──────── 所列各行

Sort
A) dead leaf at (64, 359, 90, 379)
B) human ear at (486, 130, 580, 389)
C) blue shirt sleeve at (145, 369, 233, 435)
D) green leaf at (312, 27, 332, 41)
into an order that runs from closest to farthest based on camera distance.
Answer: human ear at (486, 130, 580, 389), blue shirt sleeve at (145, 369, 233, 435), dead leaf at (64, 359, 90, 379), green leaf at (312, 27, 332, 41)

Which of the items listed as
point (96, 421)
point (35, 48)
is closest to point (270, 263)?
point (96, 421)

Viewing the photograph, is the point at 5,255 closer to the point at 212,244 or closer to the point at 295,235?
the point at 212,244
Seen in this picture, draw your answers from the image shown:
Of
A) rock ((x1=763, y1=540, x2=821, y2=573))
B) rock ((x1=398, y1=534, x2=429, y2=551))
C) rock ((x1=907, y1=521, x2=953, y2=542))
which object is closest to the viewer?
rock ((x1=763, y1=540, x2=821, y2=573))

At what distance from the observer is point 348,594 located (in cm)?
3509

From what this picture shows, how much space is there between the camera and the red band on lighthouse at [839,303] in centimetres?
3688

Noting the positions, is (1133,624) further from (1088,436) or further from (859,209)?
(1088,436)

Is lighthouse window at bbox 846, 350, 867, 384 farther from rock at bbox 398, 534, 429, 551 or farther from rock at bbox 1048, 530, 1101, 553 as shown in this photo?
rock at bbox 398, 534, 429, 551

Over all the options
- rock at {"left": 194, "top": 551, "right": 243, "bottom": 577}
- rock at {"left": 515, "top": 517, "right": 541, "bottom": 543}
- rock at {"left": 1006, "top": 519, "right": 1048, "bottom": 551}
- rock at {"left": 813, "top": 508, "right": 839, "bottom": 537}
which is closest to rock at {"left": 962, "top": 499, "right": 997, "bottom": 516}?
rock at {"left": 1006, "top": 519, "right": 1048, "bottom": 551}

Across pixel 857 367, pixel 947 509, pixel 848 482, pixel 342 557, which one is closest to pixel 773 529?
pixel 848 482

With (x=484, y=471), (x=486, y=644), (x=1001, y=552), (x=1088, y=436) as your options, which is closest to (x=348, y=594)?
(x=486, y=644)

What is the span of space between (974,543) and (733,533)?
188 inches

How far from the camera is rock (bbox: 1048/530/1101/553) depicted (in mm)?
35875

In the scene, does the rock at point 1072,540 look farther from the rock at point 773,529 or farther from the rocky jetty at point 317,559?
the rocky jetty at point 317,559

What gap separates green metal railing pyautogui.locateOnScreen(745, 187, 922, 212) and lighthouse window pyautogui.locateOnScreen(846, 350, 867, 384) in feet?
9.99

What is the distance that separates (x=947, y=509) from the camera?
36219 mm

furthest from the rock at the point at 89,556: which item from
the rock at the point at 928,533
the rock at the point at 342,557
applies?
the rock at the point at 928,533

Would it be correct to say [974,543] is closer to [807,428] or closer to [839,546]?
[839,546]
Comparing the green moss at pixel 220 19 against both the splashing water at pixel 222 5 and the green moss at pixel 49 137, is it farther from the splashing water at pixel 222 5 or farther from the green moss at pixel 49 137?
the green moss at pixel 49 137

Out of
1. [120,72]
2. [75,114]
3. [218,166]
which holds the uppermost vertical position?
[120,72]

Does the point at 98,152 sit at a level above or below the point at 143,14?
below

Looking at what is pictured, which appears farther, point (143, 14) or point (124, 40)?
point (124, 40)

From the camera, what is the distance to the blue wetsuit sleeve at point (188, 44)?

────────────────

照录从包含“Across pixel 857”的那一行起直至末行为止的各行，首尾两行均包括在内。

Across pixel 857 367, pixel 947 509, pixel 848 482, pixel 342 557, which one is closest to pixel 773 529?
pixel 848 482

With (x=484, y=471), (x=486, y=644), (x=1001, y=552), (x=1088, y=436) as your options, which is closest to (x=348, y=594)?
(x=486, y=644)

What is the span of space between (974,543) and (733,533)?
188 inches

How far from the camera is rock (bbox: 1048/530/1101/553) depicted (in mm)?
35875

In the scene, does the rock at point 1072,540 look farther from the rock at point 773,529 or farther from the rocky jetty at point 317,559?
the rocky jetty at point 317,559

What gap separates green metal railing pyautogui.locateOnScreen(745, 187, 922, 212) and lighthouse window pyautogui.locateOnScreen(846, 350, 867, 384) in feet?
9.99

What is the distance that separates (x=947, y=509) from the camera?
36219 mm

furthest from the rock at the point at 89,556: which item from
the rock at the point at 928,533
the rock at the point at 342,557
applies?
the rock at the point at 928,533

Would it be correct to say [974,543] is closer to [807,428] or closer to [839,546]?
[839,546]
Comparing the green moss at pixel 220 19 against both the splashing water at pixel 222 5 and the green moss at pixel 49 137, is it farther from the splashing water at pixel 222 5 or farther from the green moss at pixel 49 137?
the green moss at pixel 49 137

Out of
1. [120,72]
2. [75,114]
3. [218,166]
which holds the uppermost vertical position?
[120,72]

Does the point at 98,152 sit at a level above or below the point at 143,14?
below

Looking at what is pictured, which appears farther, point (143, 14) or point (124, 40)?
point (124, 40)

From the camera, what is the distance to the blue wetsuit sleeve at point (188, 44)?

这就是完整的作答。